Covering indexes eliminate key lookups and reduce the range of keys that need range locks. The fillfactor setting reduces page splits that can cause additional locking.

Implement query hints for specific problematic queries

-- Use READUNCOMMITTED hint for reporting queries that can tolerate dirty reads
SELECT * FROM [dbo].[YourTable] WITH (READUNCOMMITTED)
WHERE condition = @value;

-- Or use NOLOCK (equivalent but less explicit)
SELECT * FROM [dbo].[YourTable] WITH (NOLOCK)
WHERE condition = @value;

-- For specific cases, use READPAST to skip locked rows
SELECT * FROM [dbo].[YourTable] WITH (READPAST)
WHERE condition = @value;

These hints bypass normal locking protocols. READUNCOMMITTED and NOLOCK can return inconsistent data. READPAST skips locked rows entirely, which may miss data. Use only when data consistency requirements are well understood.

AutoDBA generates fix scripts like these automatically, with impact estimates and rollback SQL included.

Prevention

Configure READ_COMMITTED_SNAPSHOT at the database level to eliminate most range locking scenarios while maintaining consistent reads through row versioning. This requires additional tempdb capacity for version storage but dramatically reduces locking contention.

Design indexes specifically to minimize range scan operations. Create covering indexes that include all columns needed by frequent queries, allowing index seeks instead of range scans. Position highly selective columns first in composite indexes to reduce the key range that requires locking.
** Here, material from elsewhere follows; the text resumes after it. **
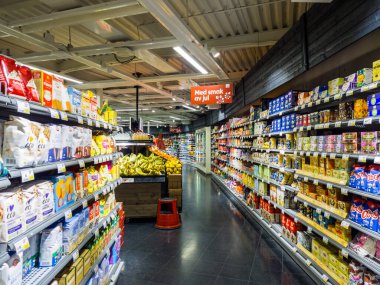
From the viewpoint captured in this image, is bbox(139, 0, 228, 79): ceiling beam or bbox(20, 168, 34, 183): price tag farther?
bbox(139, 0, 228, 79): ceiling beam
Implement application-level pagination using OFFSET/FETCH or keyset pagination instead of large range queries. Break large serializable transactions into smaller, more focused operations that hold range locks for shorter durations.

Monitor lock escalation thresholds and adjust them appropriately for your workload. Tables with frequent small updates should use AUTO lock escalation, while large reporting tables might benefit from TABLE escalation to reduce lock manager overhead.

Configure Resource Governor to limit the number of concurrent high isolation level queries that can execute simultaneously, preventing excessive range lock contention during peak periods.

Use SQL Server Extended Events to capture range locking patterns and identify specific queries causing the most contention. Create custom events targeting lock_acquired and lock_released events with range lock filters.